For more than a decade, investors could rely on the Argentine peso to do one thing -- plunge. Now, as the war in Iran roils global markets, it's thriving.
The peso was one of two developing currencies to gain against the dollar in March, when the MSCI total return index for emerging FX saw it's worst monthly tumble since 2022 as traders reassessed odds of interest-rate cuts and higher energy costs since the start of the conflict.
It's a stark turnaround for the peso, the worst performing currency among 22 peers in 10 of the past 11 years.
The gains are being driven by a seasonal surge in agricultural exports, rising energy shipments from the Vaca Muerta shale basin and a wave of dollar borrowing by local companies earlier this year. The combination of factors has led some investors to say the peso is a "safe haven," said Joseph Incalcaterra, head of Latin America Macro Strategy at HSBC in New York. "Half-joking, half-serious," he added.
"A lot of export dollars are hitting the market right now," Incalcaterra said. "The structural growth in oil and gas exports is coinciding with high prices as well as with Argentina's harvest season."
Argentina's trade surplus in the first two months of the year was more than six times larger than in the same period last year, reaching almost $3 billion. The improvement has been driven by food exports and a sharp drop in imports as the economy stagnates, while booming output from the Vaca Muerta shale basin -- one of the world's largest unconventional oil and gas reserves, spanning roughly 30,000 square kilometers in Patagonia, about the size of Belgium -- reduces the need for energy imports.
The second quarter marks the peak of the harvest season, when dollar inflows typically accelerate. At current prices, gains across key commodities -- from soy and corn to oil and mining -- could generate as much as $10 billion in additional export revenue this year, according to estimates from Banco Galicia.

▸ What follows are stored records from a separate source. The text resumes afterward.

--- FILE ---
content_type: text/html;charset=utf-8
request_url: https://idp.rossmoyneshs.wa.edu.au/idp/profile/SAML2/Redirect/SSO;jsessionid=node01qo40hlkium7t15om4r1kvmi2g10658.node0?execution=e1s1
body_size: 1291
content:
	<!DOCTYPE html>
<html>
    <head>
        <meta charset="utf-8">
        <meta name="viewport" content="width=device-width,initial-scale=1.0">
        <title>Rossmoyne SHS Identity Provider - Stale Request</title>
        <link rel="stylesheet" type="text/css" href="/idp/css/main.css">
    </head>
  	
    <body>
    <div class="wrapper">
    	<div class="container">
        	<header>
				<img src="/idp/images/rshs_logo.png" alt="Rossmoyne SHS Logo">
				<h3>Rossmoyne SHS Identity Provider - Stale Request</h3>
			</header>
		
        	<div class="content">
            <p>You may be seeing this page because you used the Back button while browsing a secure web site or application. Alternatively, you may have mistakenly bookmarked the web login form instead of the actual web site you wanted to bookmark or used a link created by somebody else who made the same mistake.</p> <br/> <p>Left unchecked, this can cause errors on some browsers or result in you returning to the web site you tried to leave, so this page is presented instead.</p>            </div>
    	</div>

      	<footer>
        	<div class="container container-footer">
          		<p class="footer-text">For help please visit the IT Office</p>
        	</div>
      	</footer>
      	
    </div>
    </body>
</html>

Besides, the currency remains subject to strict capital controlsBloomberg Terminal, meaning foreign investors can't easily repatriate capital or multinational companies transfer accumulated earnings from previous years. That leaves it subject to hard-currency flows, rather than the speculative moves that often dominate trading elsewhere in the emerging world.
"The current strength and stability of the peso, while occasionally influenced by government intervention, has more to do with trade flows which have improved structurally in a big way thanks to Argentina's energy production," said Todd Martinez, co-head of the Americas sovereigns group at Fitch.
While President Javier Milei has kept a grip on the peso -- declining to let it free float, or devalue it like investors said he should last year -- Argentina’s renewed access to global financial markets is also playing a role in the peso’s strength.
Argentine companies have steadily tapped international markets for the past few months -- including as the war in the Middle East raged -- largely aimed at financing energy investments. Debt-related inflows have become a key source of dollar supply in the local foreign-exchange market, according to central bank data.
The inflows have allowed the bank to build reserves, purchasing roughly $4 billion since the start of the year. Economy Minister Luis Caputo has said the peso would be about 20% stronger were it not for those purchases.
The outperformance hasn't extended into all asset classes. Sovereign spreads on Argentine debt have widened by nearly 60 basis points since the conflict began, with notes due in 2035 down almost three cents on the dollar over the period. Spreads on emerging-market sovereign bonds, meanwhile, rose by nearly half as much in the period.
Investors are concerned over persistent inflation, fanning worries about the peso -- this year, the central bank started letting the peso trade within a broader range that expands at the pace of monthly inflation. Consumer prices rose 2.9% in February, slightly above the 2.8% median estimate of economists surveyed by Bloomberg.
"This is not an attractive exchange rate, and it's partly explained by weak economic activity," said Martín Polo, chief strategist at Cohen. "The four legs of the table are misaligned: inflation is rising, interest rates are falling, bonds are declining, yet the peso is appreciating. It's just not coherent."